1. Arduino board, Arduino IDE
2. Optionally TinkerCAD to speed prototype debugging
3. Multiple independent Arduino Sketches providing independent functionality
4. Associated circuit components
5. A student generated project design that requires the multiple functionality

To illustrate the problem we will start with a simple hypothetical project that to involves two LED Blink sketches, as shown in the figure. Initially, there are two classic Blink sketches that have two different colored LEDs (red and green) to blink, and one is to stay on for 1 second and the other for 2 seconds. The goal is to produce one combined sketch.While this example is very simple, the process can be used with any combination of sketch functionalities and is easily generalized to more than two.

The figure shows the sketches of the two independent Blink circuits. The problem is the sketches have same name, pin names, and pin numbers, use different colored LEDs, and both have different duration times. While probably not a practical example, its simplicity helps to illustrate the process.

This diagram shows the outline of how to reorganize the two Sketch components into a new Sketch with the combined functionality.
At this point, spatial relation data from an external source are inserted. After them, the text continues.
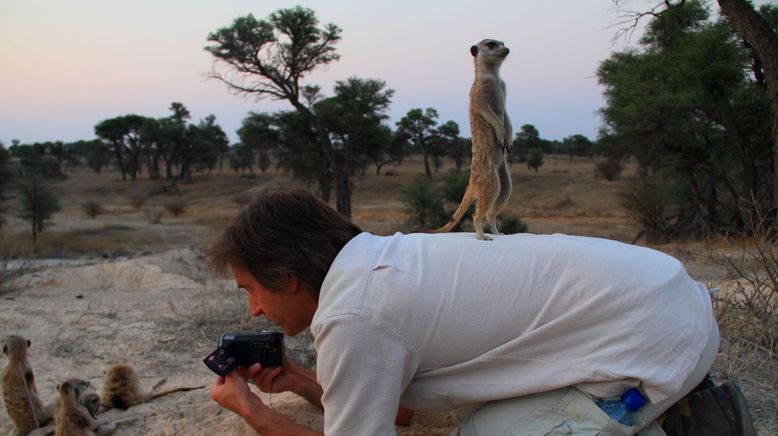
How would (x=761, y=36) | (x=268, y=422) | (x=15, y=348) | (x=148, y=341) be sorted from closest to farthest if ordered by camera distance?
(x=268, y=422) < (x=15, y=348) < (x=148, y=341) < (x=761, y=36)

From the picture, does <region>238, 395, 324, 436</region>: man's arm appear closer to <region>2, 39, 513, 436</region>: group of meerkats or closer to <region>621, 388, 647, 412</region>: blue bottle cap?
<region>621, 388, 647, 412</region>: blue bottle cap

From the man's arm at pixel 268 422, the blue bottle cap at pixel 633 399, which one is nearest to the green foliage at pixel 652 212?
the blue bottle cap at pixel 633 399

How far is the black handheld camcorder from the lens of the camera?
6.59ft

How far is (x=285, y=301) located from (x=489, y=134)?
1777 mm

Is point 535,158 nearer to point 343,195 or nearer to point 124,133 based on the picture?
point 343,195

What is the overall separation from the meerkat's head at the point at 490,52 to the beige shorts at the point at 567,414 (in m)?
1.94

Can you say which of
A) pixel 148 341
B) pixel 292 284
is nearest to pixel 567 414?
pixel 292 284

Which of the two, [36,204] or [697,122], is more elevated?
[697,122]

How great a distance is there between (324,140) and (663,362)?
750 inches

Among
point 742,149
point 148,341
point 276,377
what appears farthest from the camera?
point 742,149

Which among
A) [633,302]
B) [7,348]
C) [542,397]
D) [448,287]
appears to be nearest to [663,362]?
[633,302]

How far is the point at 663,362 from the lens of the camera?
155 centimetres

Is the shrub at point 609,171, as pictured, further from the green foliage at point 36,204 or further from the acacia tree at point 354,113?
the green foliage at point 36,204

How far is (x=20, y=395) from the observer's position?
3.14 meters
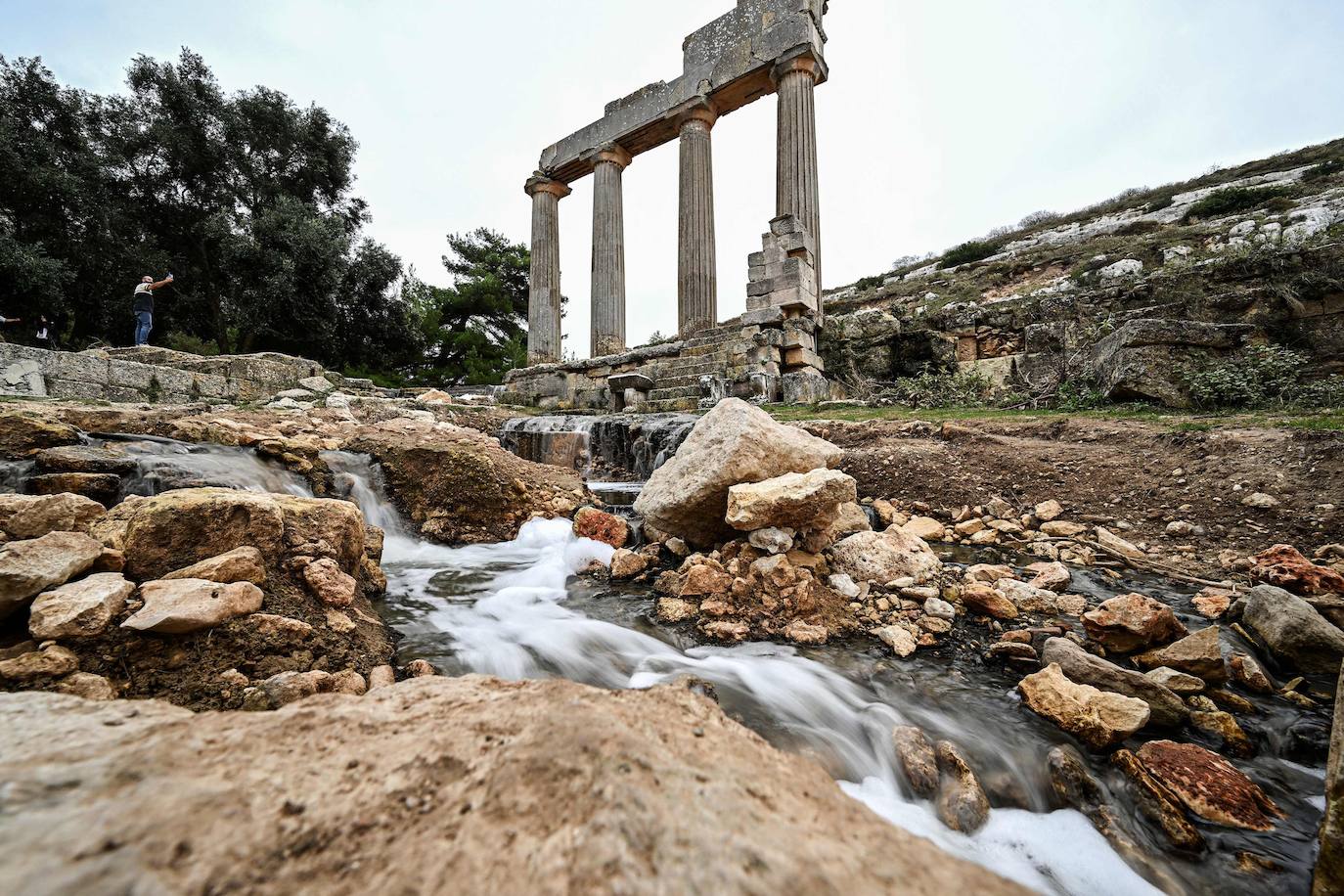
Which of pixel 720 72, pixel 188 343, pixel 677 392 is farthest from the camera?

1. check both sketches and look for duplicate names (other than Setup and Loop). In this case LED. Find and replace those first before you continue. We will use RED_LED and GREEN_LED.
2. Open a fresh sketch with a new name for the target. Don't try to edit one of the existing sketches. Then copy variable and pin assignments, giving unique identifying names and numbers (e.g. RED_LED and GREEN_LED, and 13 and 8).
3. Move copies of the Setup instructions (INPUT/OUTPUT assignments, etc.) and any one time instructions.
4. Copy the instructions from each Loop into the new sketch, one before.
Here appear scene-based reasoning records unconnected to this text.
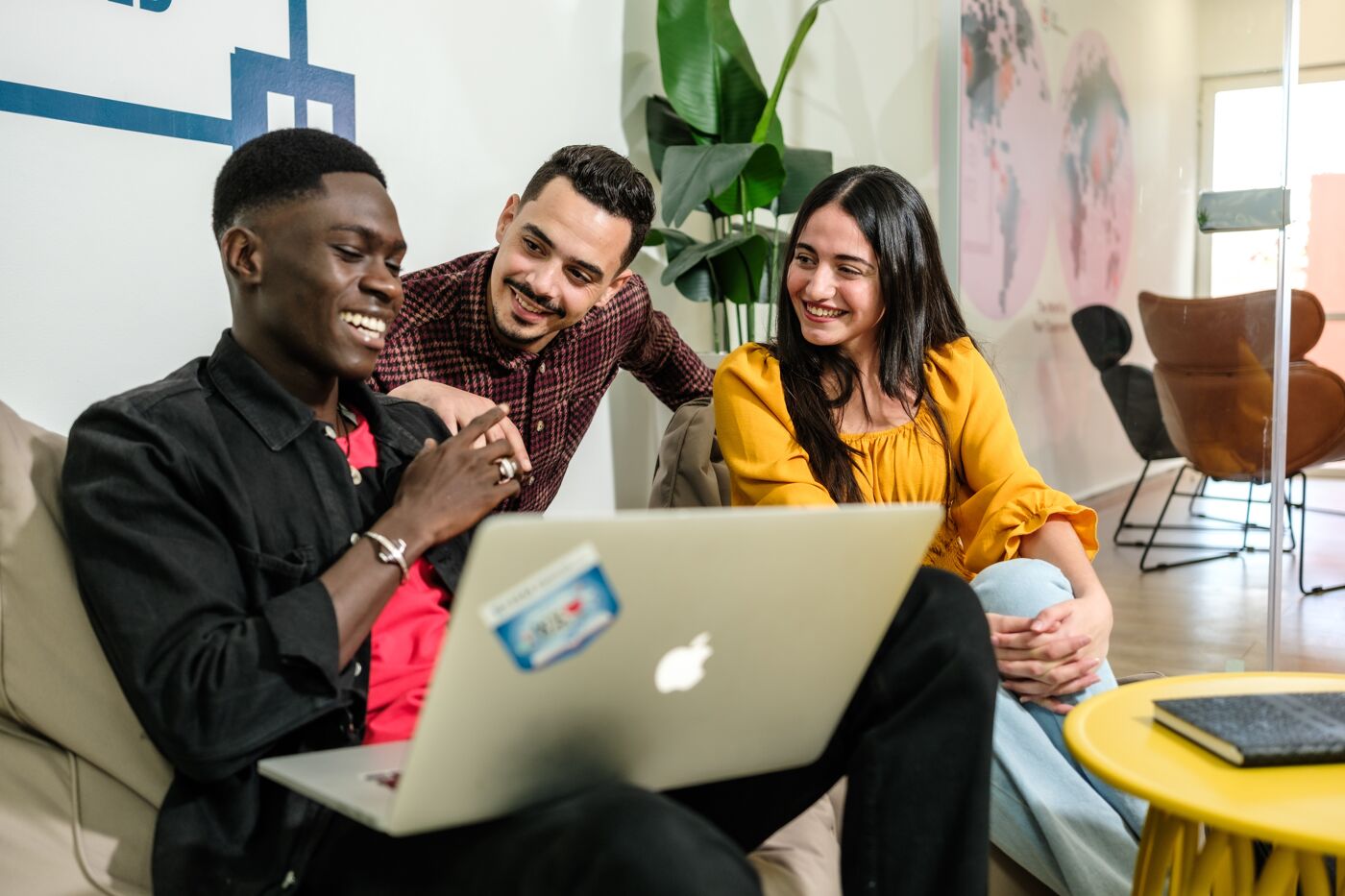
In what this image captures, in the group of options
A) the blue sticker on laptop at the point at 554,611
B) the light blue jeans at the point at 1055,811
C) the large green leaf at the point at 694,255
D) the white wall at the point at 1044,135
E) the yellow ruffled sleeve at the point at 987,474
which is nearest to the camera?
the blue sticker on laptop at the point at 554,611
This will get you a sketch that should compile without error that has the combined functionality. As shown in the original goal block diagram, there may be other code before, between, and after these blocks of code. But adding that should be straightforward now that you have worked out the overlaps, etc.

This shows the result when the process is applied to our simple example. Now save and check the installation with the Arduino IDE. The result should be a new sketch with the combined functionality. You should now be able to apply the same process to more complicated examples in your own projects.
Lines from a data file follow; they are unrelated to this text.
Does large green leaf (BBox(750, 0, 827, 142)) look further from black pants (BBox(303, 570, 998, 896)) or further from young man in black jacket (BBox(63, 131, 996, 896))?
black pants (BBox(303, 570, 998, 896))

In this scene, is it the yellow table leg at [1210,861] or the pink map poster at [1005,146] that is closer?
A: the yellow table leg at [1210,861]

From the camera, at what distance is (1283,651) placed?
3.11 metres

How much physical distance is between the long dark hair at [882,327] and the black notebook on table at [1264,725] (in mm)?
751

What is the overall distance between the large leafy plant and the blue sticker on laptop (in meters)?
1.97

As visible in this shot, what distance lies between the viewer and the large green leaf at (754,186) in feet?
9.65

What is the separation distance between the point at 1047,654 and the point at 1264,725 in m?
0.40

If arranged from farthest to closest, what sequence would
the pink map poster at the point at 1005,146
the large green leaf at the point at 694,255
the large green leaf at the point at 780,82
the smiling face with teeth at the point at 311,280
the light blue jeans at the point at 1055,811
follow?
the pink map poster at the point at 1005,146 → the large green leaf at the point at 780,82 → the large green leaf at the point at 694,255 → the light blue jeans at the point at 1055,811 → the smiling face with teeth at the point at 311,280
Since the goal is to combine multiple Arduino sketches into a single sketch, you might consider an additional step that can simplify the combined result. This can be done by rewriting the core of the original Sketches as FUNCTIONS that can be "called" in the new Sketch. The advantage is the final sketch is smaller and simpler, making it more modular and easier to understand. This form of simplification is called abstraction. The diagram shows the final result. It is shorter because the key Loop instructions in the combined sketch are replaced by short one word "function calls" to a new function called blinkLED, but in this case with two different parameters to replicate the two different blink behaviors. This is called twice, but with different LED pins and different duration .

There are lots of good explanations to give you more details about Functions in Arduino:

https://docs.arduino.cc/learn/programming/functions

https://startingelectronics.org/software/arduino/learn-to-program-course/15-functions/

https://www.circuitbasics.com/using-functions-in-arduino-programming/

If you learned programming before Arduino, Python, etc., you probably leaned about using subroutines. You can think of subroutines serving a similar purpose as functions.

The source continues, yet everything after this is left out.